Closed himanshumistri closed 9 years ago

himanshumistri commented 9 years ago

Hello ,

In Eddystone we have three type of data format like Eddystone-UID,Eddystone-URL and Eddystone-TLM .Now we can able to combine all this three format in one beacon device current ? If yes then what's length of Data spec byte length it can support . Also any example for combine all three protocol specification into one beacon .

keremgocen commented 9 years ago

No combination of 2 of the 3 frame types would be small enough to fit in one single advertising packet when you have a maximum of 31 bytes advertising payload. Maybe a second frame could fit in the scan response but I would not imagine the general purpose scanners would expect that behavior either.

I would consider interleaving options as an alternative depending on your use case. On Jul 30, 2015 13:25, "Himanshu" notifications@github.com wrote:

Hello ,

In Eddystone we have three type of data format like Eddystone-UID,Eddystone-URL and Eddystone-TLM .Now we can able to combine all this three format in one beacon device current ? If yes then what's length of Data spec byte length it can support . Also any example for combine all three protocol specification into one beacon .

— Reply to this email directly or view it on GitHub https://github.com/google/eddystone/issues/48.

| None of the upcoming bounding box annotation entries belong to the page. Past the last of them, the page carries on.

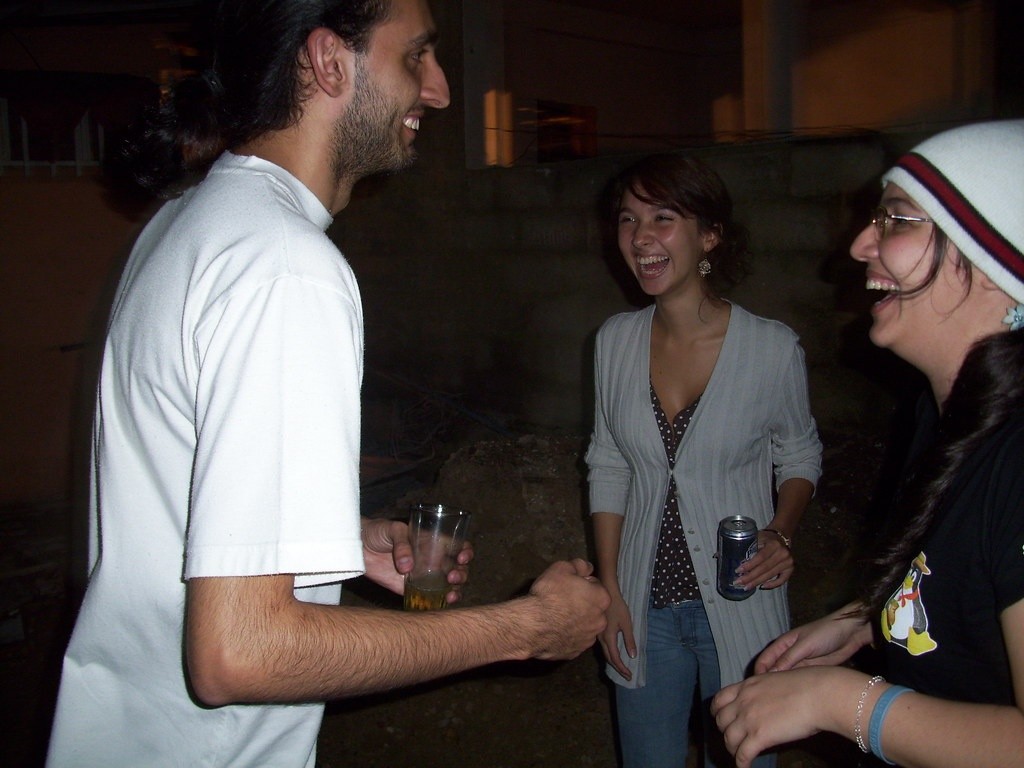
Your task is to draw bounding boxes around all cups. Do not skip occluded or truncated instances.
[404,501,472,612]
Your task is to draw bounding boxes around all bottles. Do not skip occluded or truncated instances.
[711,82,741,143]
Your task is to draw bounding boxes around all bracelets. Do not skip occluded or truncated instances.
[757,527,794,552]
[855,675,916,766]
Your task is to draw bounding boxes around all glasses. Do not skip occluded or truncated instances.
[872,205,935,241]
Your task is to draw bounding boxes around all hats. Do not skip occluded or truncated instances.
[881,119,1024,309]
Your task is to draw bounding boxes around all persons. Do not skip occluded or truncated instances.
[45,0,613,768]
[711,119,1024,768]
[582,151,826,768]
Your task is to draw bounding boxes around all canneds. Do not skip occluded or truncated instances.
[716,515,758,602]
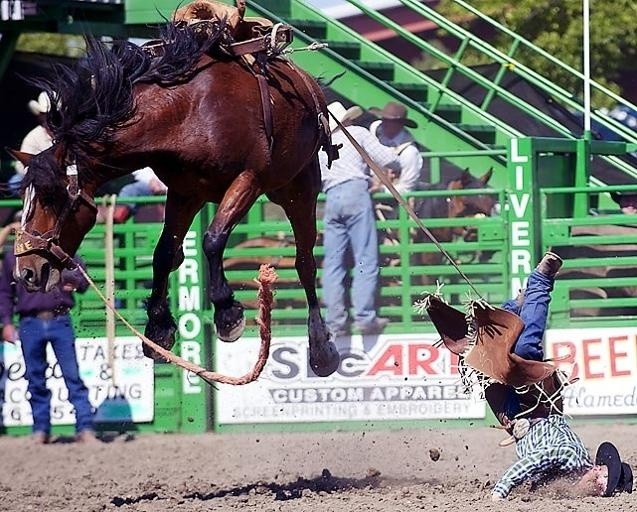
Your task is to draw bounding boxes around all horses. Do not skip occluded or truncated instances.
[221,165,508,326]
[11,0,341,379]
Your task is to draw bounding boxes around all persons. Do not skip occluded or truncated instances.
[1,222,24,247]
[17,87,79,196]
[361,100,423,194]
[0,206,101,442]
[311,97,397,335]
[471,252,634,508]
[97,165,168,223]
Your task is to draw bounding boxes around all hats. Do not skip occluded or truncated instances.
[596,442,632,497]
[28,91,63,115]
[326,101,363,132]
[368,102,417,128]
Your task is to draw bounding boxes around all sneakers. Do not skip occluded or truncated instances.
[360,318,389,333]
[537,251,563,276]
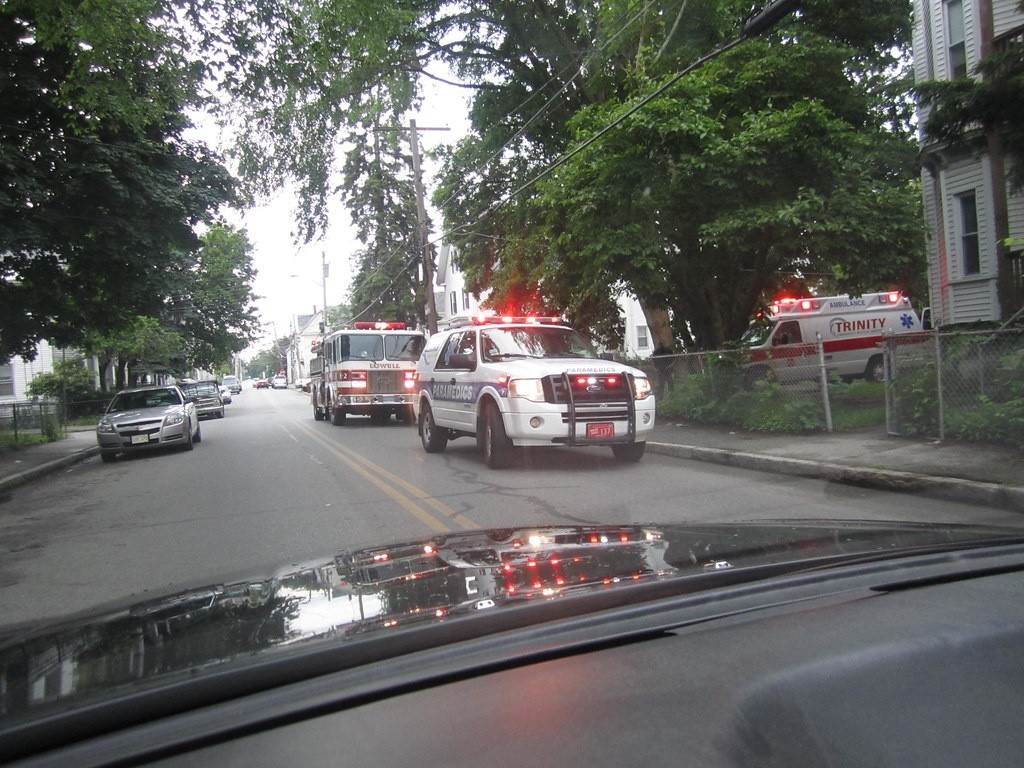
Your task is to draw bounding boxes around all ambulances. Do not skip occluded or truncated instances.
[736,291,927,394]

marcwan commented 9 years ago
  1. One device can totally emit all three beacon types, sure. You'll of course want to understand your usage scenarios well, but there are already hardware beacons that support this.
  2. As @keremgocen mentioned, there's very little flexibility in frame sizes — these are fixed, and if you want to support more than one, you'll have to have your device emit each frame type separately (which is what existing devices do).
  3. Furthermore, scan response tends to have undesirable performance characteristics (it temporarily locks the beacon while it's communicating with the device asking for the scan response) so there has been a tendency to shy away from using that.